If rewards were not consistently based on any data available to the agent, not even history, but not random, then there is no way to learn how to predict or optimise rewards.
Similarly for state transitions, if they bear no relation to any information known about the environment, current state or history, but are not random, then there is no way to learn about the non-randomness, and no kind of agent could generate a meaningful policy to take advantage of knowledge about the system, because the knowledge available is not relevant. However, if the current state still influenced what rewards were available to which actions, then a contextual bandit approach might work (plus a supervised learning approach could predict currently available rewards).
When the information about rewards or state transitions is not directly available, but can be inferred or guessed at least partially from history or context, then you can model this as a POMDP.
One common scenario you can face is that you have available some observations about the environment, but are not sure how to construct a state description that has the Markov property. The velocity of an object might be such a detail, when your observations only give you positions. Technically a POMDP and this observation/state mismatch are the same basic issue, if you decided arbitrarily that your observation was the state.

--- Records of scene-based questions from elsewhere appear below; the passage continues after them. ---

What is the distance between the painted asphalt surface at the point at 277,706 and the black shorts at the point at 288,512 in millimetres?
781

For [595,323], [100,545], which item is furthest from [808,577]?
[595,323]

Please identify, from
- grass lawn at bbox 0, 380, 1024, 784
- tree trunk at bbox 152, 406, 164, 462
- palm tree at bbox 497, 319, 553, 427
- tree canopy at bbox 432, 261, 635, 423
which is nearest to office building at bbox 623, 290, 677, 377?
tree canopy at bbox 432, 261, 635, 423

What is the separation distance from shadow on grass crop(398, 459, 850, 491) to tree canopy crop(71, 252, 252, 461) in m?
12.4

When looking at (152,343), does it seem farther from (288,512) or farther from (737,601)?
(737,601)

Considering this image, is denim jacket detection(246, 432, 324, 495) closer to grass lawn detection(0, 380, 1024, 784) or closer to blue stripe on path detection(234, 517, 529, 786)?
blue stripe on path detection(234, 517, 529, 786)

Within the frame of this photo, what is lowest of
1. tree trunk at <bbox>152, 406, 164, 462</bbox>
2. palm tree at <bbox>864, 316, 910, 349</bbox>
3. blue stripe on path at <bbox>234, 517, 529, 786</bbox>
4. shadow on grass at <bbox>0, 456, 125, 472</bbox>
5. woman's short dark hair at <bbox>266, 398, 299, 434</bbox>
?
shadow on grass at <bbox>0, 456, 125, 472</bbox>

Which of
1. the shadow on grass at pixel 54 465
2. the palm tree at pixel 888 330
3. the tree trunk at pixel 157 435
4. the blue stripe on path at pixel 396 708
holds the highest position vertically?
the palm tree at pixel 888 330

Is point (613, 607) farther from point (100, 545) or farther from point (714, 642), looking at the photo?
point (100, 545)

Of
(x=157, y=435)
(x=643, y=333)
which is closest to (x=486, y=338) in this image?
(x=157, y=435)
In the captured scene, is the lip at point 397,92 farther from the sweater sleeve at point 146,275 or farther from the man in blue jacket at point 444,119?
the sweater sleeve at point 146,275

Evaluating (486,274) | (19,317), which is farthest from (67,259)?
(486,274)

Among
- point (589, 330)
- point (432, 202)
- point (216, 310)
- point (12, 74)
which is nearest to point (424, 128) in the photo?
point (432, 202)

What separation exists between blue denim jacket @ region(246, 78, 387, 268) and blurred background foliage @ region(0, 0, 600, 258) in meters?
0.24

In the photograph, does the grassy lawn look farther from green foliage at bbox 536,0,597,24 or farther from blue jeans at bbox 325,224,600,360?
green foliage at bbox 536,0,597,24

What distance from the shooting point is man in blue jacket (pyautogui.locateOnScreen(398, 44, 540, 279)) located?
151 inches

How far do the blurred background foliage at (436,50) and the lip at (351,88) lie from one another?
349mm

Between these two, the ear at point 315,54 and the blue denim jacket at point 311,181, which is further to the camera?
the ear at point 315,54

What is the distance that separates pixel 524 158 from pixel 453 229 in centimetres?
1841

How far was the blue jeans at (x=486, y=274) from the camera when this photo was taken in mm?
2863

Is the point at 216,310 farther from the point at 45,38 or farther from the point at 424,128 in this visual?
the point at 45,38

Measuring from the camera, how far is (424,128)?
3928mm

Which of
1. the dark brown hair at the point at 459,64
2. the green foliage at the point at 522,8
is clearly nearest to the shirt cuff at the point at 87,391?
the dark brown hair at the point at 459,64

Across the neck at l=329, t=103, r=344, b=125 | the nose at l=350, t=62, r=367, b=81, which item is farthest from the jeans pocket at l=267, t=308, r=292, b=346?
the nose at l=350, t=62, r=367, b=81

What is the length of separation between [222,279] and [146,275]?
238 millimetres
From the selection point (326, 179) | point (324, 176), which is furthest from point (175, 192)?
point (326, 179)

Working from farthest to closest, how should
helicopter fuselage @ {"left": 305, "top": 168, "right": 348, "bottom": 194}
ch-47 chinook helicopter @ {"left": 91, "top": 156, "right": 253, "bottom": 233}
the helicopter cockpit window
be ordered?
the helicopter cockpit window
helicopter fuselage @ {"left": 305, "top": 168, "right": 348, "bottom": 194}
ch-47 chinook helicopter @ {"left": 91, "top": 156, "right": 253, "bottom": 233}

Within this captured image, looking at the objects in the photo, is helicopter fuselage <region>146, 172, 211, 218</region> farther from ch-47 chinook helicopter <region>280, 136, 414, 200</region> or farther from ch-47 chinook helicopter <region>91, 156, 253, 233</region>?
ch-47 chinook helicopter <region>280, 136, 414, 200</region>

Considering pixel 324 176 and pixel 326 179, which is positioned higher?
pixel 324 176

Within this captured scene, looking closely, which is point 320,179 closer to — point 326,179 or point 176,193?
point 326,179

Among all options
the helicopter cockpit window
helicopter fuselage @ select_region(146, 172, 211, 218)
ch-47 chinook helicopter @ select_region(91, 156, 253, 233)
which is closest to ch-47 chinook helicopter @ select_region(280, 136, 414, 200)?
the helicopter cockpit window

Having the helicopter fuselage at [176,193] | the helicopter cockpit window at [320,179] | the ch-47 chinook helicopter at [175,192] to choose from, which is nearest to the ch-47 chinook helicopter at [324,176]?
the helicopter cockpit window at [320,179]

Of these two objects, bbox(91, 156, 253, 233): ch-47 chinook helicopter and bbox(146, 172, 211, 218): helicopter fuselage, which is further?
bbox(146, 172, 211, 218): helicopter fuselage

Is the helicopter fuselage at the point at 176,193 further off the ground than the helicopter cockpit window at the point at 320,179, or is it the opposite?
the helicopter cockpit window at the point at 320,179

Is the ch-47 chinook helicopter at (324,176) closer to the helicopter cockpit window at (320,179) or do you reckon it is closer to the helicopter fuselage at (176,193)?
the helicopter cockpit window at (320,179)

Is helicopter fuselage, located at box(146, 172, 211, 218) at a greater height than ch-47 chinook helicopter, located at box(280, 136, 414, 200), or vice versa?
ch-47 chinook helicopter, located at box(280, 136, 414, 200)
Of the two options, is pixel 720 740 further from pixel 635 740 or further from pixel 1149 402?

When faced with this mismatch between easily-available observations and a state description based on history that would be more useful, you can either try to engineer useful features, or you can turn to learning models that will infer them. That is where using RNNs can come in useful as part of RL, and they can help with both observation to state mapping and also inferring more complex hidden state variables in POMDPs. Use of hidden markov models to model a "belief state" that augments the observed state is similar to the latter use of RNNs.